Minha curiosidade em relação ao mundo era tamanha que a escola não era nenhum grande problema. Eu aprendia as lições, fazia os deveres de casa e sentava-me bem no meio da sala. Ler e escrever me exigiam disciplina – eram tarefas mais árduas para mim do que pareciam ser para alguns dos meus colegas. Por outro lado, eu tinha facilidade com matemática: nunca esquecia nenhum número e sabia fazer cálculos de cabeça.
A disciplina da escola não era muito diferente da de casa. Pelo menos os professores batiam com menos força que nossos pais. Se um aluno fosse pego roubando a caneta de algum colega, o padre da escola batia nele com tanta força com o livro de catecismo que o aluno passava horas com os ouvidos apitando. Certa vez o professor de matemática acertou um amigo meu atrás da cabeça tão violentamente que ele bateu de cara na mesa e quebrou dois dentes da frente. As reuniões de pais e mestres eram o contrário de hoje em dia, quando tanto a escola quanto os pais se esforçam para não constranger a criança. Os 30 alunos da turma tinham que ficar sentados em suas carteiras, e o professor dizia: “Este é seu dever de casa. Podem ficar fazendo nas próximas duas horas enquanto seus pais vêm aqui conversar comigo.” E os pais e mães iam chegando em sucessão: a mãe agricultora, o pai operário de fábrica. Era quase sempre a mesma cena. Cumprimentavam o professor com todo o respeito, depois se sentavam e ele lhes mostrava papéis que tinha sobre a mesa enquanto falavam em voz baixa sobre o desempenho da criança. Então o pai dizia: “Mas ele costuma dar trabalho?” Virando-se, lançava ao filho um olhar zangado, depois se levantava para ir dar um tabefe bem forte no garoto e voltava para a mesa do professor. Todos nós já sabíamos que aquilo iria acontecer e ficávamos rindo entre dentes.
········
» **INSTRUÇÕES**
De acordo com o texto de leitura, em que matéria quem narra tinha facilidade?

» **DADOS ARMAZENADOS**
········
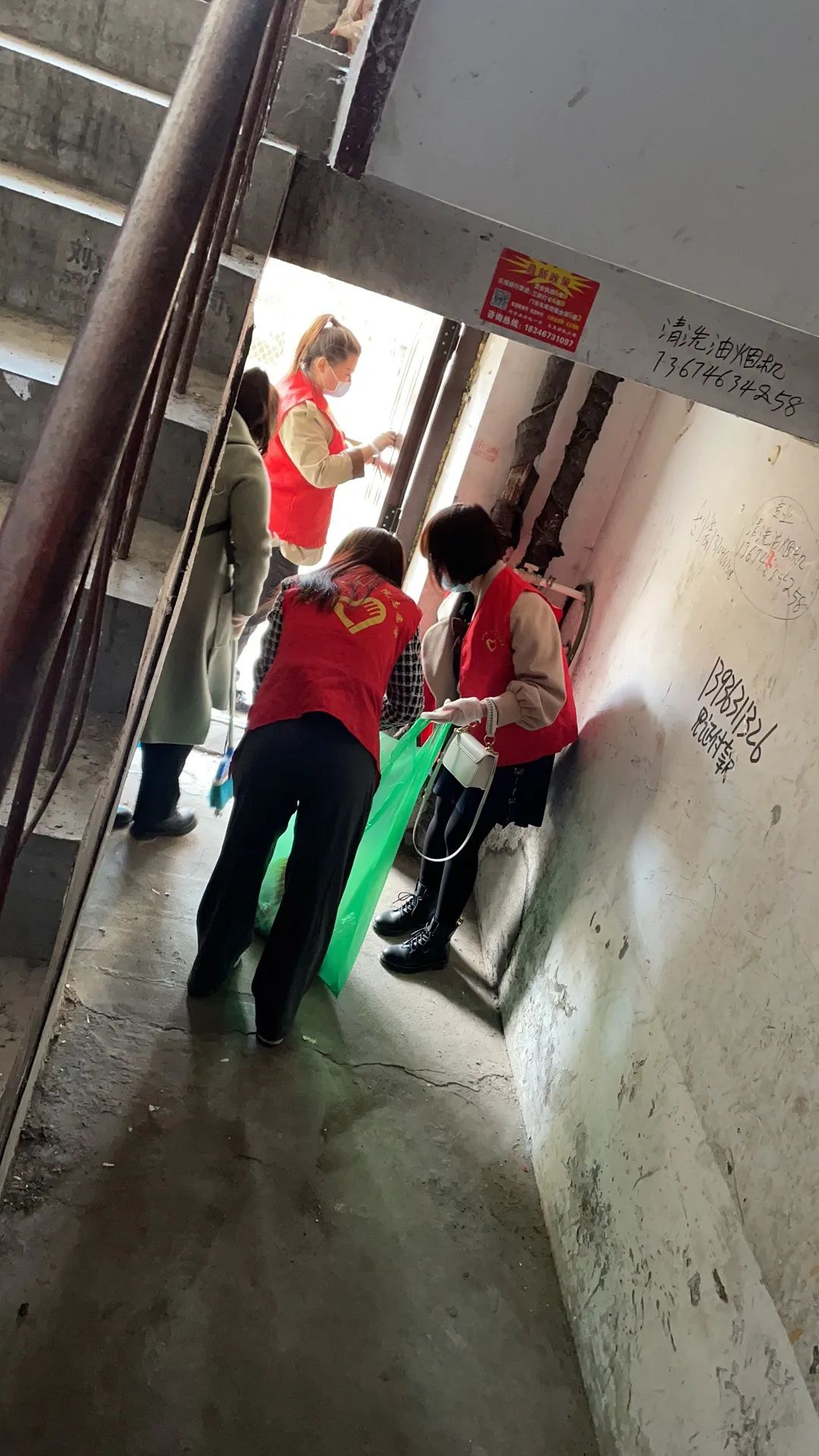 清理小广告 鸡东法院干警在行动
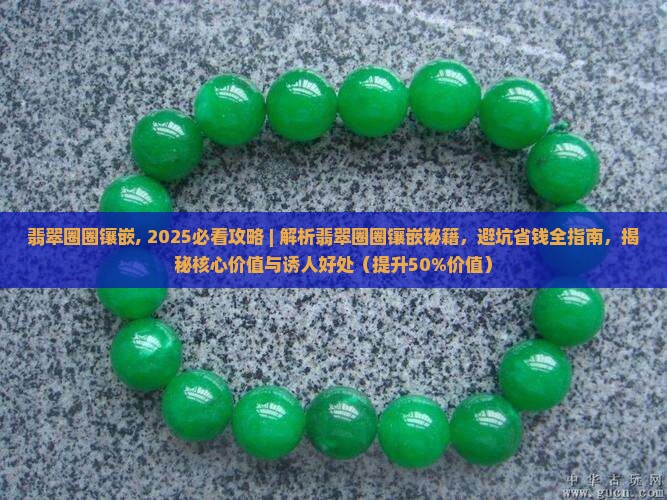 翡翠圈圈镶嵌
········
» **RESPOSTA**
Em matemática: nunca esquecia nenhum número e sabia fazer cálculos de cabeça.